It's not hard to see. , In this way , All the required solid lines have been found , But strokes on some large characters are also considered line segments , More serious , The dotted line cannot be detected .
In the case where there is no dotted line in the table , This is actually a simple, fast and accurate solution .
3 Method based on Hough line detection
In order to solve the problem that the dotted line cannot be detected , I thought of Hoff line detection . Here is a brief explanation of how Hoff line detection is going on .
3.1 Hoff line detection principle
Hoff's line detection is simple , Junior high school knowledge can be solved .
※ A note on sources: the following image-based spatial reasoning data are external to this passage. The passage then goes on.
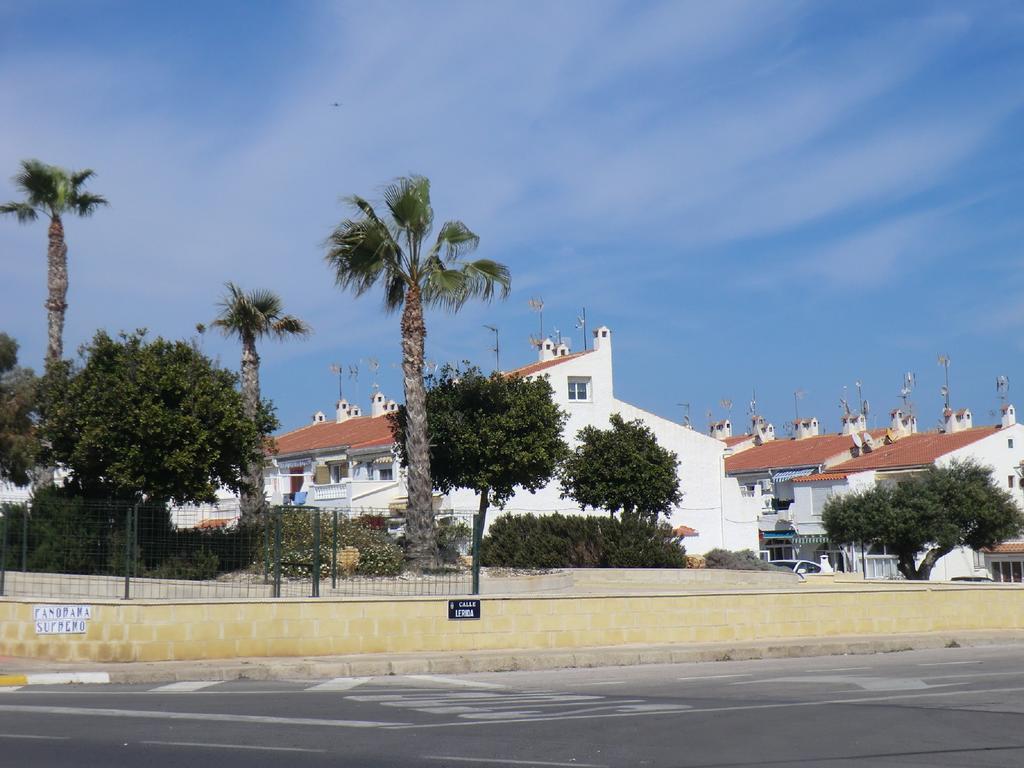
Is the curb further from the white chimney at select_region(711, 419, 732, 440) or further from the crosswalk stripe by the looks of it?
the white chimney at select_region(711, 419, 732, 440)

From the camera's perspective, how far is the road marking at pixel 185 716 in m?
11.8

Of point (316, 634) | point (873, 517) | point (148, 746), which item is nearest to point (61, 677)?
point (316, 634)

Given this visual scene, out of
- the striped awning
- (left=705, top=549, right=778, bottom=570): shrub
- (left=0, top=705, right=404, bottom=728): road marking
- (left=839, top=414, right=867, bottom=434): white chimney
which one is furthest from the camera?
(left=839, top=414, right=867, bottom=434): white chimney

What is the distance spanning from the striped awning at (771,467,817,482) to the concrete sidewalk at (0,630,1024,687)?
47.4 metres

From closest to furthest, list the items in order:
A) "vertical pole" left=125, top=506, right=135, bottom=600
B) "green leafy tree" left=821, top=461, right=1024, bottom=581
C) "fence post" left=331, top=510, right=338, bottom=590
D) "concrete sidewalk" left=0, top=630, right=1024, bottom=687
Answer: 1. "concrete sidewalk" left=0, top=630, right=1024, bottom=687
2. "vertical pole" left=125, top=506, right=135, bottom=600
3. "fence post" left=331, top=510, right=338, bottom=590
4. "green leafy tree" left=821, top=461, right=1024, bottom=581

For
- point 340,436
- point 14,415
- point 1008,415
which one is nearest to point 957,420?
point 1008,415

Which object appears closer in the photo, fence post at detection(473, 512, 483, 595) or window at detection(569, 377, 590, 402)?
fence post at detection(473, 512, 483, 595)

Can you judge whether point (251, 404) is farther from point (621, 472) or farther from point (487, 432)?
point (621, 472)

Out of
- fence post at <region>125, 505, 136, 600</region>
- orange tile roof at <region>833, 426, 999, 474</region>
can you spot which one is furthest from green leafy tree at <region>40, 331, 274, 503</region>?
orange tile roof at <region>833, 426, 999, 474</region>

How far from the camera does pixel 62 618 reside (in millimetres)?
17719

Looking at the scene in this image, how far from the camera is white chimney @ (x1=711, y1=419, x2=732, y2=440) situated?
3506 inches

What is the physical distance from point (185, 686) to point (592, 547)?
21242mm

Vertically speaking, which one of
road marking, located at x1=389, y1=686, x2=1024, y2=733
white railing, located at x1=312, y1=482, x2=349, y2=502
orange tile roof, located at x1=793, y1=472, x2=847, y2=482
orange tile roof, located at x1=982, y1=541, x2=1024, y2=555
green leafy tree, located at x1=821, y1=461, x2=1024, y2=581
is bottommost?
road marking, located at x1=389, y1=686, x2=1024, y2=733

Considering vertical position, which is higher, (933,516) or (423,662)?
(933,516)
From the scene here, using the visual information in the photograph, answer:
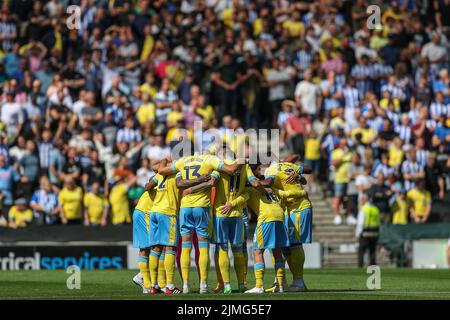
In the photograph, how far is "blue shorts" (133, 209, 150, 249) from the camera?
22578 mm

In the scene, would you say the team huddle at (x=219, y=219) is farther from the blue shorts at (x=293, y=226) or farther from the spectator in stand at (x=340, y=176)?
the spectator in stand at (x=340, y=176)

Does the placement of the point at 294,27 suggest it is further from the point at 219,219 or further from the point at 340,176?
the point at 219,219

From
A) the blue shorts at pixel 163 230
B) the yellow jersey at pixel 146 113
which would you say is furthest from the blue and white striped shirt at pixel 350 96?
the blue shorts at pixel 163 230

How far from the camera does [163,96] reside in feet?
117

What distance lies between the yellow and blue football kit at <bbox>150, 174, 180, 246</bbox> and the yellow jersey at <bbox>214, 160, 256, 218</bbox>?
750mm

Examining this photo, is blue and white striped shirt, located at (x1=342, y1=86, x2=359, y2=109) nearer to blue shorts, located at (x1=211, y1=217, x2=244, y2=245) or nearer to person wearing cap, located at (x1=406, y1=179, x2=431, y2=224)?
person wearing cap, located at (x1=406, y1=179, x2=431, y2=224)

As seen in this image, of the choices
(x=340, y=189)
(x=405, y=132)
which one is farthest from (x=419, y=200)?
(x=405, y=132)

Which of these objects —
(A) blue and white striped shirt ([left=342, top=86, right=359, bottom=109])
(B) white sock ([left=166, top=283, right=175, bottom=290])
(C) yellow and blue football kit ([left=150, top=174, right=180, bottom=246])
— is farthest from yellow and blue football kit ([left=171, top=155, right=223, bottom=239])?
(A) blue and white striped shirt ([left=342, top=86, right=359, bottom=109])

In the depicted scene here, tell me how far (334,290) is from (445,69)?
52.6 ft

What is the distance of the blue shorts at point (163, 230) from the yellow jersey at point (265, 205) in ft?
4.30

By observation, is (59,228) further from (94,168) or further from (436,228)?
(436,228)

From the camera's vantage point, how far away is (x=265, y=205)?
72.9 ft

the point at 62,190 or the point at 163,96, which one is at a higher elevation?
the point at 163,96
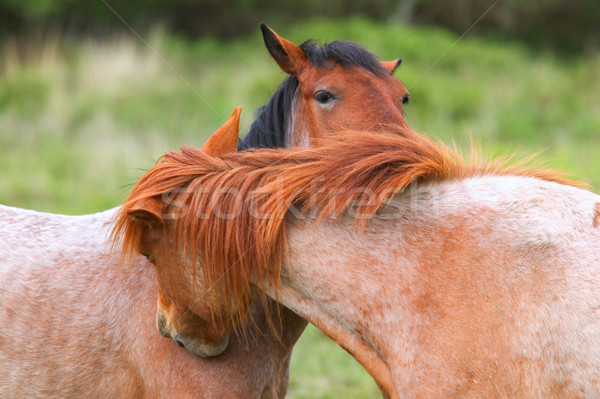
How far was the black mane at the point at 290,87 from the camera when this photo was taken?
125 inches

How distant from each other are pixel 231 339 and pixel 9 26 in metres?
16.4

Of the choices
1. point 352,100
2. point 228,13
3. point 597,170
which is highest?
point 228,13

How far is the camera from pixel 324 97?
3.21 meters

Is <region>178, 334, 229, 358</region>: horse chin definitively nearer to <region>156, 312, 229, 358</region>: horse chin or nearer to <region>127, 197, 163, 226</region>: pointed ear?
<region>156, 312, 229, 358</region>: horse chin

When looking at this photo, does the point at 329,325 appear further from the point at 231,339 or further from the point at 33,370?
the point at 33,370

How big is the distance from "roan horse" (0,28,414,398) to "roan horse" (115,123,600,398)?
0.38m

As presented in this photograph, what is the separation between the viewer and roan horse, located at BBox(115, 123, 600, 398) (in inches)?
73.6

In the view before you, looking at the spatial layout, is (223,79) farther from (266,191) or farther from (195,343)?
(266,191)

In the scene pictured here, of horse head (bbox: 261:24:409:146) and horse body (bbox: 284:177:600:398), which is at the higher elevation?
horse head (bbox: 261:24:409:146)

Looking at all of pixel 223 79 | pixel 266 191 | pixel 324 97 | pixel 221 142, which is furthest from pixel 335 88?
pixel 223 79

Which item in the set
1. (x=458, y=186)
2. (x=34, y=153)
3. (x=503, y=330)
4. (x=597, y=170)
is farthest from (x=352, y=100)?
(x=34, y=153)

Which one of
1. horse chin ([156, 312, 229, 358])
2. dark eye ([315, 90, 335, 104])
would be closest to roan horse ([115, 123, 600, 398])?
horse chin ([156, 312, 229, 358])

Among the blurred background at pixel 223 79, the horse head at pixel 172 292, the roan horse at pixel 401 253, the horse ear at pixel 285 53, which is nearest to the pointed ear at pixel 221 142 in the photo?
the horse head at pixel 172 292

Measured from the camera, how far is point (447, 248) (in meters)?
2.02
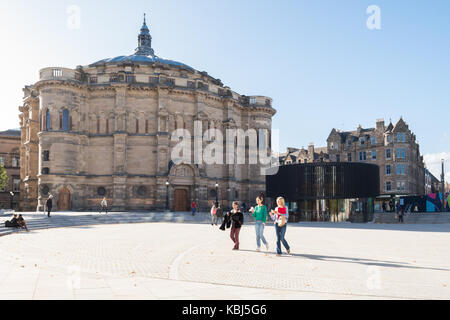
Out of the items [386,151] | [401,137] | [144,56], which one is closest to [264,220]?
[144,56]

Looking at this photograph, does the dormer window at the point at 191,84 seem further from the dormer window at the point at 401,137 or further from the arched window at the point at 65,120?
the dormer window at the point at 401,137

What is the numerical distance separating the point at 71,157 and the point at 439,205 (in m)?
44.2

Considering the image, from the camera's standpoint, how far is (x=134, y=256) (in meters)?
13.1

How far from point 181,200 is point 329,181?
62.6 feet

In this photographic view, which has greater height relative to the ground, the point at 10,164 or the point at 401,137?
the point at 401,137

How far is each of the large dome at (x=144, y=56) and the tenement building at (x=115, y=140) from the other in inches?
159

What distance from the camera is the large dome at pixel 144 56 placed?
56750 mm

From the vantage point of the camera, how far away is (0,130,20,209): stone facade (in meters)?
73.1

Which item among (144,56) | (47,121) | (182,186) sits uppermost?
(144,56)

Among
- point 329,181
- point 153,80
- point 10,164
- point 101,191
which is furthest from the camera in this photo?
point 10,164

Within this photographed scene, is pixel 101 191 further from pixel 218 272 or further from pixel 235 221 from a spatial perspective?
pixel 218 272

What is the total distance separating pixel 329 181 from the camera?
3959cm

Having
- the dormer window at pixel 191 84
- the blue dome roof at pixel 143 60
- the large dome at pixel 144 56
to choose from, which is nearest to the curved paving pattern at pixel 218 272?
the dormer window at pixel 191 84
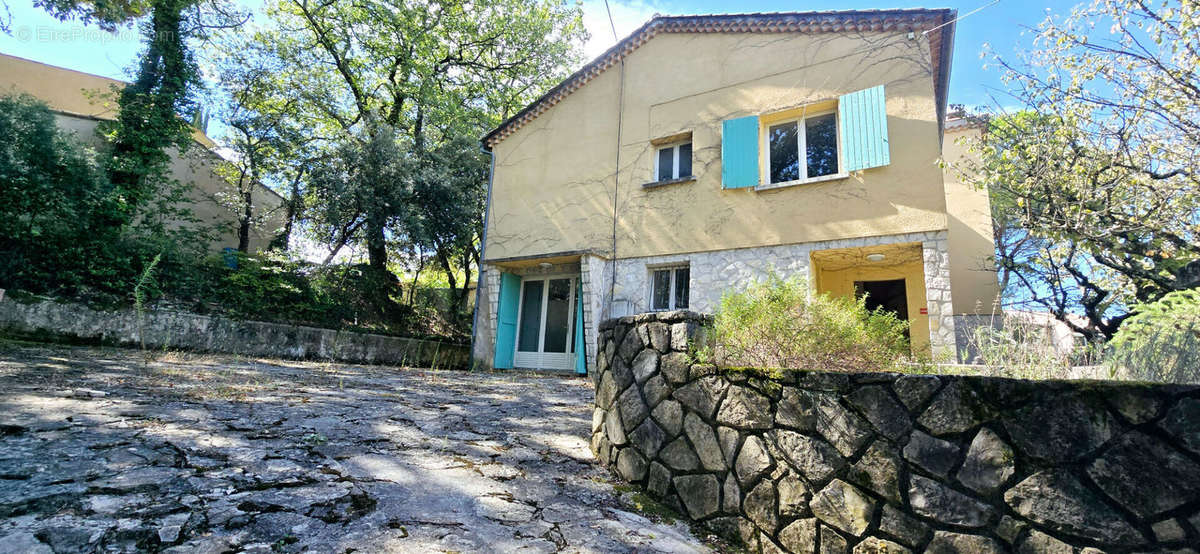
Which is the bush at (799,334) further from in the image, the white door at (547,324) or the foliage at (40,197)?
the foliage at (40,197)

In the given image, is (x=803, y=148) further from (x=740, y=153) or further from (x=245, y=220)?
(x=245, y=220)

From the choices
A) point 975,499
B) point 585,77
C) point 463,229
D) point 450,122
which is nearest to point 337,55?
point 450,122

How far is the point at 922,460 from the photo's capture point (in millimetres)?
1837

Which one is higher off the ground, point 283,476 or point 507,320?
point 507,320

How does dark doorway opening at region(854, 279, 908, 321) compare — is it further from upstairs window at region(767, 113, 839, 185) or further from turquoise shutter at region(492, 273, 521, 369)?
turquoise shutter at region(492, 273, 521, 369)

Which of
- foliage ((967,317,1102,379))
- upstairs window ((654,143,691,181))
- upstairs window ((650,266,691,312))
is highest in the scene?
upstairs window ((654,143,691,181))

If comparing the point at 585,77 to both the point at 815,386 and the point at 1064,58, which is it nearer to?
the point at 1064,58

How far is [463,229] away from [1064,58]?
10.5 meters

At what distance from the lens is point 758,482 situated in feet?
7.26

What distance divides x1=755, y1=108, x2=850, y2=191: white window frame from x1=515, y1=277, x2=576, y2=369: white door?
4.09 m

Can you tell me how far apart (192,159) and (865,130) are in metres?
15.0

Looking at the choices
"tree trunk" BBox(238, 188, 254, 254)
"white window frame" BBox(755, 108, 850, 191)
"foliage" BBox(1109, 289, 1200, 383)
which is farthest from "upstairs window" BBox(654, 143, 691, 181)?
"tree trunk" BBox(238, 188, 254, 254)

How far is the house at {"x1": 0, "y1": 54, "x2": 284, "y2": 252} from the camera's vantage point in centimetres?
1144

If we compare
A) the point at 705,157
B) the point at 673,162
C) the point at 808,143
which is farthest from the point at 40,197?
the point at 808,143
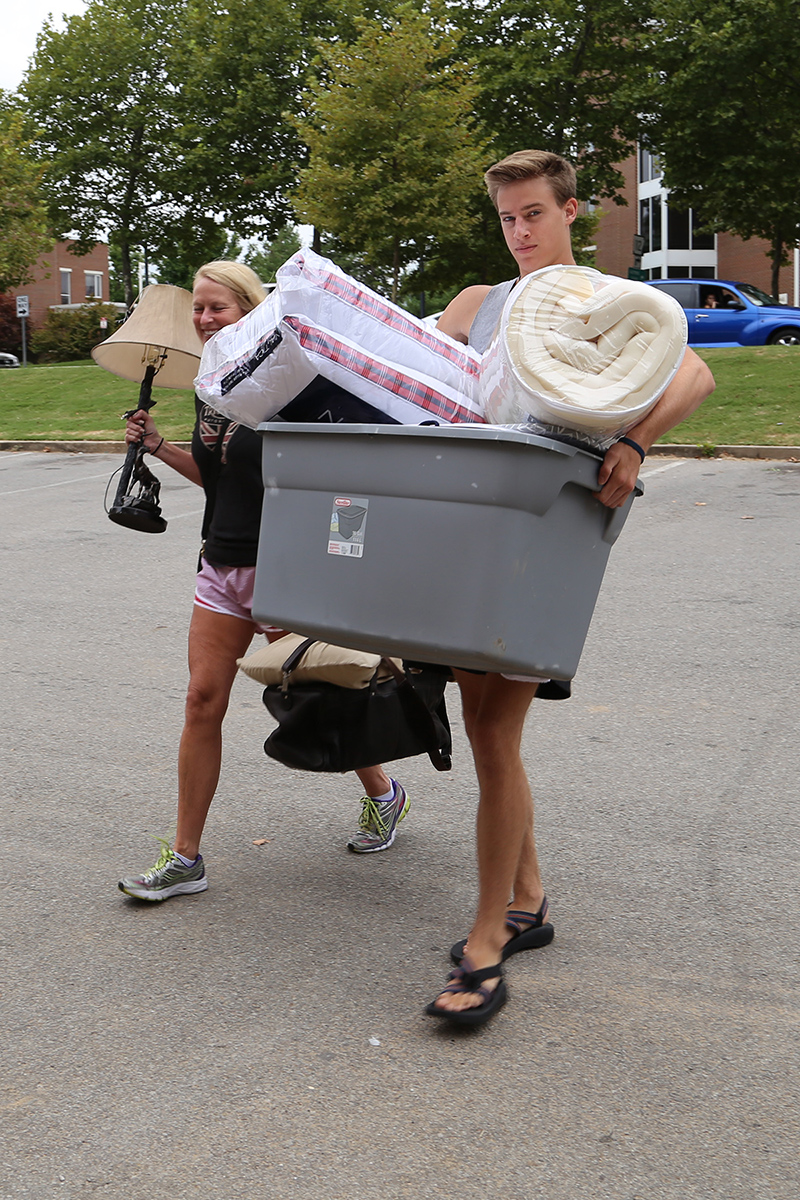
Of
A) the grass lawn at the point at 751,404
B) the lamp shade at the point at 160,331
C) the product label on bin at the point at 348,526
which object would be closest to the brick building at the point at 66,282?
the grass lawn at the point at 751,404

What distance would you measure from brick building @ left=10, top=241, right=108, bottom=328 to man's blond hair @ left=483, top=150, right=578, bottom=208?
67.0 meters

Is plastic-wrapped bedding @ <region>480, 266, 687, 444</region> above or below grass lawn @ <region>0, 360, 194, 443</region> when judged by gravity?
above

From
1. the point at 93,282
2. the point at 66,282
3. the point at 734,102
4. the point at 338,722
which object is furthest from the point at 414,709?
the point at 93,282

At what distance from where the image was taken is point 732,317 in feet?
78.5

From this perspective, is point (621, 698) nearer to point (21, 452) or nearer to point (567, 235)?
point (567, 235)

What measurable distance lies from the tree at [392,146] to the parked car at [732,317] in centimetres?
498

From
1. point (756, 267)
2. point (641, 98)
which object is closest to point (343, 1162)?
point (641, 98)

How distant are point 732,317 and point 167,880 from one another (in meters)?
22.5

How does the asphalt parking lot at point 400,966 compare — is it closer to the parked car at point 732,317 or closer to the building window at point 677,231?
the parked car at point 732,317

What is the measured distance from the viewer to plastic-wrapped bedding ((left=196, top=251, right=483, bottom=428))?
2572 mm

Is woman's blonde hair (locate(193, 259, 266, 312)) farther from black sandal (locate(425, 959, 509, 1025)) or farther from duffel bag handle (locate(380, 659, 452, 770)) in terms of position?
black sandal (locate(425, 959, 509, 1025))

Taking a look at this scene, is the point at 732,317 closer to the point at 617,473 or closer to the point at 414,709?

To understand this question , First of all, you have to know xy A point in a coordinate system ( x 0 , y 0 ) (x_0, y_0) (x0,y0) How do all the lines of represent . We all know , A straight line can have a slope k k k And intercept b b b The only certainty is y = k x + b y=kx+b y=kx+b. Let's construct another kb Coordinate system , Horizontal axis k k k, The vertical axis is b b b. So any point in this coordinate system ( k i , b i ) (k_i, b_i) (ki,bi) Namely xy A straight line in a coordinate system . Say it again ,kb A point in a coordinate system , It stands for xy A straight line in a coordinate system .
So good , too ( x 0 , y 0 ) (x_0, y_0) (x0,y0) All the straight lines in kb The coordinate system is a straight line
y 0 = k x 0 + b → { k = − 1 x 0 b + y 0 x 0 i f x 0 ≠ 0 b = y 0 i f x 0 = 0 (3-1) y_0 = kx_0 + b \rightarrow \begin{cases} k = -\frac{1}{x_0}b + \frac{y_0}{x_0} &if\ x_0 \ne 0\\ b = y_0 &if\ x_0 =0 \end{cases} \tag{3-1} y0=kx0+b→{ k=−x01b+x0y0b=y0if x0=0if x0=0(3-1)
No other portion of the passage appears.